### What needs to be done
Exactness is required throughout. Return every record once more.
****************
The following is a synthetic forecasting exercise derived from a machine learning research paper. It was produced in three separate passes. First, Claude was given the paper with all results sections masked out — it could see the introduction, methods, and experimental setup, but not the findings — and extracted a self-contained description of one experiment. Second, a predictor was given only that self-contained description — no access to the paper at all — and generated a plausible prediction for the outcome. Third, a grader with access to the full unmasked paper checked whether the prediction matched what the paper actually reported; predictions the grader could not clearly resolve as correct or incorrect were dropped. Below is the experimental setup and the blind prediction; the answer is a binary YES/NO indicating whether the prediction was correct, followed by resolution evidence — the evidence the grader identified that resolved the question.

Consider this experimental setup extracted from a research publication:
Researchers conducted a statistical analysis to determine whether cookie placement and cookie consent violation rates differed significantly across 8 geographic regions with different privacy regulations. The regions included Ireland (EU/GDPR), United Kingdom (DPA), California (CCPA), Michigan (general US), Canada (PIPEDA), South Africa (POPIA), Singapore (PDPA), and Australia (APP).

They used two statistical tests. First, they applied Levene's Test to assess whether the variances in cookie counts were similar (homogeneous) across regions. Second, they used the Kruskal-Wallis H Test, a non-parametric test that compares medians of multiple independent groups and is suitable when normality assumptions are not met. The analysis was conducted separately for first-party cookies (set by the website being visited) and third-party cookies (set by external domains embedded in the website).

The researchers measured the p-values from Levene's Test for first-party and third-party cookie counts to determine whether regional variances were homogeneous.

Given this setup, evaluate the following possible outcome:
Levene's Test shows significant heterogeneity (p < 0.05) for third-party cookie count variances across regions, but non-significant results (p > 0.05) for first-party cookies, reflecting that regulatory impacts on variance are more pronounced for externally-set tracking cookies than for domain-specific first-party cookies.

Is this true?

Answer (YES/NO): NO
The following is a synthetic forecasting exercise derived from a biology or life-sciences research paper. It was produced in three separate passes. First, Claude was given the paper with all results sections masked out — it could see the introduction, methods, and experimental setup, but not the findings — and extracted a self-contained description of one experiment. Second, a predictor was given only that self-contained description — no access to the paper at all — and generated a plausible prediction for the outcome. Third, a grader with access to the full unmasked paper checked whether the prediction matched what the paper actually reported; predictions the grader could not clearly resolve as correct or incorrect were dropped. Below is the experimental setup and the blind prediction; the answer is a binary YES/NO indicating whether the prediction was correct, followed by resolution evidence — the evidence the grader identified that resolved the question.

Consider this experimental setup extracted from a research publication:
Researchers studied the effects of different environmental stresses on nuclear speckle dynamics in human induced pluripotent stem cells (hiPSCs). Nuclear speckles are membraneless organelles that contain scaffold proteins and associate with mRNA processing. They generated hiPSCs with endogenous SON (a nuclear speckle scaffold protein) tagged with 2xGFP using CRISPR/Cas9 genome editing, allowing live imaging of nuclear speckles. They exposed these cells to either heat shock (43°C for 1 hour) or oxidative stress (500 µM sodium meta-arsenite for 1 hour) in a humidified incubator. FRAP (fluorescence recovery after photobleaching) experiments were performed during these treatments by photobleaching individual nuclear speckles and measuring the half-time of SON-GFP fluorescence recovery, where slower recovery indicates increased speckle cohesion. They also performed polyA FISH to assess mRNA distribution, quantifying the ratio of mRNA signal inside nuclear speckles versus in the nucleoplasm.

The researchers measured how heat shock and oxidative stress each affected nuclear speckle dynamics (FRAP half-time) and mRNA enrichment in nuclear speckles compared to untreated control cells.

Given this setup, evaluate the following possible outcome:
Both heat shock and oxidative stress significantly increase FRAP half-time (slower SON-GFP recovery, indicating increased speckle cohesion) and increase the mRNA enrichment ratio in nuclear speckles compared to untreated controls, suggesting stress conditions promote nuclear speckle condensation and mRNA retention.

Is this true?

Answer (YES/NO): YES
****************
### Written answer
The following is a synthetic forecasting exercise derived from a machine learning research paper. It was produced in three separate passes. First, Claude was given the paper with all results sections masked out — it could see the introduction, methods, and experimental setup, but not the findings — and extracted a self-contained description of one experiment. Second, a predictor was given only that self-contained description — no access to the paper at all — and generated a plausible prediction for the outcome. Third, a grader with access to the full unmasked paper checked whether the prediction matched what the paper actually reported; predictions the grader could not clearly resolve as correct or incorrect were dropped. Below is the experimental setup and the blind prediction; the answer is a binary YES/NO indicating whether the prediction was correct, followed by resolution evidence — the evidence the grader identified that resolved the question.

Consider this experimental setup extracted from a research publication:
Researchers conducted a statistical analysis to determine whether cookie placement and cookie consent violation rates differed significantly across 8 geographic regions with different privacy regulations. The regions included Ireland (EU/GDPR), United Kingdom (DPA), California (CCPA), Michigan (general US), Canada (PIPEDA), South Africa (POPIA), Singapore (PDPA), and Australia (APP).

They used two statistical tests. First, they applied Levene's Test to assess whether the variances in cookie counts were similar (homogeneous) across regions. Second, they used the Kruskal-Wallis H Test, a non-parametric test that compares medians of multiple independent groups and is suitable when normality assumptions are not met. The analysis was conducted separately for first-party cookies (set by the website being visited) and third-party cookies (set by external domains embedded in the website).

The researchers measured the p-values from Levene's Test for first-party and third-party cookie counts to determine whether regional variances were homogeneous.

Given this setup, evaluate the following possible outcome:
Levene's Test shows significant heterogeneity (p < 0.05) for third-party cookie count variances across regions, but non-significant results (p > 0.05) for first-party cookies, reflecting that regulatory impacts on variance are more pronounced for externally-set tracking cookies than for domain-specific first-party cookies.

Is this true?

Answer (YES/NO): NO
The following is a synthetic forecasting exercise derived from a biology or life-sciences research paper. It was produced in three separate passes. First, Claude was given the paper with all results sections masked out — it could see the introduction, methods, and experimental setup, but not the findings — and extracted a self-contained description of one experiment. Second, a predictor was given only that self-contained description — no access to the paper at all — and generated a plausible prediction for the outcome. Third, a grader with access to the full unmasked paper checked whether the prediction matched what the paper actually reported; predictions the grader could not clearly resolve as correct or incorrect were dropped. Below is the experimental setup and the blind prediction; the answer is a binary YES/NO indicating whether the prediction was correct, followed by resolution evidence — the evidence the grader identified that resolved the question.

Consider this experimental setup extracted from a research publication:
Researchers studied the effects of different environmental stresses on nuclear speckle dynamics in human induced pluripotent stem cells (hiPSCs). Nuclear speckles are membraneless organelles that contain scaffold proteins and associate with mRNA processing. They generated hiPSCs with endogenous SON (a nuclear speckle scaffold protein) tagged with 2xGFP using CRISPR/Cas9 genome editing, allowing live imaging of nuclear speckles. They exposed these cells to either heat shock (43°C for 1 hour) or oxidative stress (500 µM sodium meta-arsenite for 1 hour) in a humidified incubator. FRAP (fluorescence recovery after photobleaching) experiments were performed during these treatments by photobleaching individual nuclear speckles and measuring the half-time of SON-GFP fluorescence recovery, where slower recovery indicates increased speckle cohesion. They also performed polyA FISH to assess mRNA distribution, quantifying the ratio of mRNA signal inside nuclear speckles versus in the nucleoplasm.

The researchers measured how heat shock and oxidative stress each affected nuclear speckle dynamics (FRAP half-time) and mRNA enrichment in nuclear speckles compared to untreated control cells.

Given this setup, evaluate the following possible outcome:
Both heat shock and oxidative stress significantly increase FRAP half-time (slower SON-GFP recovery, indicating increased speckle cohesion) and increase the mRNA enrichment ratio in nuclear speckles compared to untreated controls, suggesting stress conditions promote nuclear speckle condensation and mRNA retention.

Is this true?

Answer (YES/NO): YES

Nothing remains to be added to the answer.